Pizarro en el 490° aniversario de Lima
Volver a colocar la estatua de Francisco Pizarro, el conquistador del Perú, en el lugar de siempre ha sido muy acertado. Los limeños, y en general, los peruanos, somos una sociedad mestiza por antonomasia, es decir, somos la sociedad del sincretismo entre el mundo precolombino, formado por diversas culturas, unas más desarrolladas que otras, y la presencia española, que llegó hasta estas tierras por el descubrimiento de América en 1492. Con una muy buena educación, que lamentablemente no tenemos, debemos sentirnos orgullosos del referido mestizaje, forjador de nuestra peruanidad. Nada de renegar de España. Nada de discursos y enfoques resentidos y acomplejados, como los del expresidente de México, Andrés Manuel López Obrador.
Recordemos que Lima fue el centro del poder español durante el virreinato. Solo compartió privilegios similares, en nuestro continente, con la ciudad de México. Su primer alcalde fue Nicolás de Ribera “El Viejo”, y Lima se erigió en asiento del poder ibérico en América. Los que venían a esta ciudad, cruzando el Atlántico, querían realizarse sin que les faltaran las comodidades que dejaban en el viejo continente. La estrategia de la monarquía, entonces, era conceder un estándar de realización social y material a quienes decidían llegar al denominado Nuevo Mundo y, de paso, atenuar la extrañeza de hallarse lejos de casa.

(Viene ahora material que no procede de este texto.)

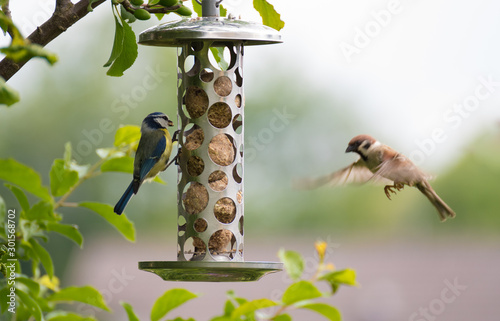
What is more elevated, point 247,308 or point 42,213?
point 42,213

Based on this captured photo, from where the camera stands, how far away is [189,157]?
293 centimetres

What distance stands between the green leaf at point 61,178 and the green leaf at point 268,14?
0.91 metres

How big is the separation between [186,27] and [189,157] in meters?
0.55

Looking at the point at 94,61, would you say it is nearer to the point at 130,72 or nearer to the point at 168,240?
the point at 130,72

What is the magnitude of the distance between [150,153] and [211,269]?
0.66m

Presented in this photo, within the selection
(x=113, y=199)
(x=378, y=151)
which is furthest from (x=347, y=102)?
(x=378, y=151)

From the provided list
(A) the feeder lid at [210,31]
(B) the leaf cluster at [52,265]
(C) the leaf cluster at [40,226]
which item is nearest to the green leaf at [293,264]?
(B) the leaf cluster at [52,265]

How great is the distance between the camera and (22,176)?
2275 millimetres

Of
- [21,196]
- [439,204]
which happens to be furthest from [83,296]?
[439,204]

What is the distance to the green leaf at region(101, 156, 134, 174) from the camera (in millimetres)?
2758

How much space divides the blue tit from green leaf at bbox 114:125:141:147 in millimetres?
34

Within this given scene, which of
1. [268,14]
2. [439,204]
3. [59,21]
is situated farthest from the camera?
[439,204]

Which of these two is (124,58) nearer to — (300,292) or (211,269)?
(211,269)

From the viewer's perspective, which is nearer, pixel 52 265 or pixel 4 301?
pixel 4 301
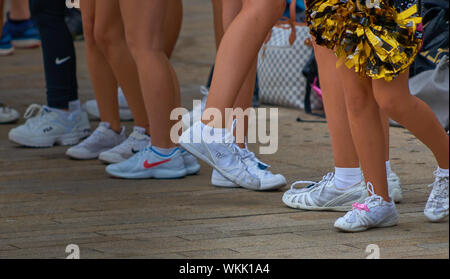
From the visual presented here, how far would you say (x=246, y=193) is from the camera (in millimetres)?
3541

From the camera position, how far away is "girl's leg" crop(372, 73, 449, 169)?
8.83 feet

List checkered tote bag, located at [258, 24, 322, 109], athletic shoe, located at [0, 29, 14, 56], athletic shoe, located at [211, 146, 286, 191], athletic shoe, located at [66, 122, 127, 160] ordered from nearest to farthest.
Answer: athletic shoe, located at [211, 146, 286, 191] < athletic shoe, located at [66, 122, 127, 160] < checkered tote bag, located at [258, 24, 322, 109] < athletic shoe, located at [0, 29, 14, 56]

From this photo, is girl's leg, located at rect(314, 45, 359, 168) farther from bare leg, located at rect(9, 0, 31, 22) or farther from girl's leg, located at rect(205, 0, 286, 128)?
bare leg, located at rect(9, 0, 31, 22)

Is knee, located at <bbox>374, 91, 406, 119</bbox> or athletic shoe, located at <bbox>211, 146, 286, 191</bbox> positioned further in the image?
athletic shoe, located at <bbox>211, 146, 286, 191</bbox>

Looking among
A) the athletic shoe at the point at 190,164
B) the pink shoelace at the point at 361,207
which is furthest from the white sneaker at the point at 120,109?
the pink shoelace at the point at 361,207

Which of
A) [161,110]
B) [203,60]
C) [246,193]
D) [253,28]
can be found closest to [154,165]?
[161,110]

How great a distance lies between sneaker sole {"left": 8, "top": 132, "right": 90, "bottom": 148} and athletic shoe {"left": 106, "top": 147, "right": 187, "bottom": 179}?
36.1 inches

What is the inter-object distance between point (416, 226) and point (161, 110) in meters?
1.34

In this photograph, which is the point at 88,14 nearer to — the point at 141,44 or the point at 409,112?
the point at 141,44

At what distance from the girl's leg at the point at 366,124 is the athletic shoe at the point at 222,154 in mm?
606

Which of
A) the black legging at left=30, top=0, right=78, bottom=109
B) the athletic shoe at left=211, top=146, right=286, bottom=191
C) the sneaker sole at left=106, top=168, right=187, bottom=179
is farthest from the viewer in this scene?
the black legging at left=30, top=0, right=78, bottom=109

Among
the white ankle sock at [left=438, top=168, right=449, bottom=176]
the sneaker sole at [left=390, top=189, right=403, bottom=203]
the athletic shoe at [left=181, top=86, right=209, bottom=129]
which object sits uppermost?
the white ankle sock at [left=438, top=168, right=449, bottom=176]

El Virreinato del Perú era todopoderoso y, en su seno, además, presidiendo la Real Audiencia (1543), se encontraba el virrey. La Real y Pontificia Universidad de San Marcos de Lima, fundada el 12 de mayo de 1551, la más antigua de América, inició su vida académica con el mismo estatus —preeminencias y privilegios— y rigor que tenía la Universidad de Salamanca, fundada en 1218, la más antigua de España. Si alguien en nuestra región quería ganar posición y gloria intelectual, debía pasar por sus claustros.
El determinismo de la economía en el virreinato comenzaba y terminaba en Lima. Toda la América hispana sabía de su existencia, y sus habitantes querían venir a conocerla. Era la llamada Ciudad Jardín; sus calles y sus frontis yacían adornados con hermosos y vistosos balcones. Se trataba del paraíso de esos tiempos, y nadie se perdía el disfrute de pasear por su afamado Jirón de la Unión, donde las tapadas cobraron gran revuelo.
El Convictorio de San Carlos formó a su casta intelectual contestataria del siglo XVIII, y con este germinó la Sociedad Amantes del País (1790), que produjo el Mercurio Peruano (1791-1794), el primer periódico limeño. José de San Martín y Simón Bolívar, que lideraron las corrientes libertadoras del sur y del norte, respectivamente, debieron consumar el objetivo independentista, una vez librada Lima de los realistas.
Sus tradiciones, glorificadas en lo más alto de la literatura por el genial Ricardo Palma, la hicieron ciudad con alma, forjadora del futuro criollismo republicano. Hoy, dominada por su importante diversidad producto de la migración, fundamentalmente andina, Lima se ha convertido en una ciudad heterogénea, es decir, auténticamente de todos. Sintamos su valor histórico y también su valor presente.